◆ Request:
Please convert the items, from the line containing "At 450 pixels" up to and including the final line, into a Markdown table with columns Row and Text, numbering each line and leaving out blank ones.

◆ Records for this task:
******************************
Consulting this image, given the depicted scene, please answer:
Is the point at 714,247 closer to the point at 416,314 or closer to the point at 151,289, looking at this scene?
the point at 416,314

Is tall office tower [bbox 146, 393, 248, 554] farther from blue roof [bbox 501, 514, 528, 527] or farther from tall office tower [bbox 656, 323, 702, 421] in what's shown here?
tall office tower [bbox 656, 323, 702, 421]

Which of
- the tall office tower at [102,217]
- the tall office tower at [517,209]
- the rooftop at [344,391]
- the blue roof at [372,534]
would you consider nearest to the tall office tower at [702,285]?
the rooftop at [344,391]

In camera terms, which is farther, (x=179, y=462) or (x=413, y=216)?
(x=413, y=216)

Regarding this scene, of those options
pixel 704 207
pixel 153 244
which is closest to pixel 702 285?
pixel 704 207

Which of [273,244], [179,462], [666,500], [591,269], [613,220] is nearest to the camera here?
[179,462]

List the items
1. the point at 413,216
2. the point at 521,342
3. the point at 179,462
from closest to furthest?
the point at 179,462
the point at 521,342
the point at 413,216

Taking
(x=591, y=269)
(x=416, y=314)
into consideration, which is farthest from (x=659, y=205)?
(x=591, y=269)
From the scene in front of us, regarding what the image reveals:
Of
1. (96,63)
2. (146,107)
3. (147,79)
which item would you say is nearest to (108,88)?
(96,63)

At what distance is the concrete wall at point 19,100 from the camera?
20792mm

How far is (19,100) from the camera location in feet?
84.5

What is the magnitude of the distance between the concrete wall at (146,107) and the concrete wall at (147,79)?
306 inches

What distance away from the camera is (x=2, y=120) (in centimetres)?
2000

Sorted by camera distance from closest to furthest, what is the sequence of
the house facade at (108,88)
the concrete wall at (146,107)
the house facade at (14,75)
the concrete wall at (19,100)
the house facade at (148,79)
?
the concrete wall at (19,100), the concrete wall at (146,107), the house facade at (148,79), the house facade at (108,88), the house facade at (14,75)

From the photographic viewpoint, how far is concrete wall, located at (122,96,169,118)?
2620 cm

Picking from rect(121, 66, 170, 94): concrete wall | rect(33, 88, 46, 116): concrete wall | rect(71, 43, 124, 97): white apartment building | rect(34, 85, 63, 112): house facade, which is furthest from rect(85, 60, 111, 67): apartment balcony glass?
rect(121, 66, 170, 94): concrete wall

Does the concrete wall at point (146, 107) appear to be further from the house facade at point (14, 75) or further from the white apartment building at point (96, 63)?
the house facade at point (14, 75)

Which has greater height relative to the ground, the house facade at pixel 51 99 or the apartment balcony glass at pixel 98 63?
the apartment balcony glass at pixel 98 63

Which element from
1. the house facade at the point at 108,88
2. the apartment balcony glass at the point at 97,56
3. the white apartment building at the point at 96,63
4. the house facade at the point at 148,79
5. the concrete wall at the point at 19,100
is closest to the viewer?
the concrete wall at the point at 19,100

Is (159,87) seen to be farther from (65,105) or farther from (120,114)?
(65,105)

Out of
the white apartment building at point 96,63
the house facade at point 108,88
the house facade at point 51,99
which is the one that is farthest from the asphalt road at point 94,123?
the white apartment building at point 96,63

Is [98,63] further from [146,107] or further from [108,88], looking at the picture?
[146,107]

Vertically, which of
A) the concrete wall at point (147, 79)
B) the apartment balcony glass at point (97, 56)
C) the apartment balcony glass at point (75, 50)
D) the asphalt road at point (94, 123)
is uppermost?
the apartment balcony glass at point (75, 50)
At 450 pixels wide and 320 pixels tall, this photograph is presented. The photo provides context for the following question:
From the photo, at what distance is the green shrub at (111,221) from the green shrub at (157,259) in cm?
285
******************************
◆ In response:
| Row | Text |
|---|---|
| 1 | At 450 pixels wide and 320 pixels tall, this photograph is presented. The photo provides context for the following question: |
| 2 | From the photo, at what distance is the green shrub at (111,221) from the green shrub at (157,259) in cm? |
| 3 | 285 |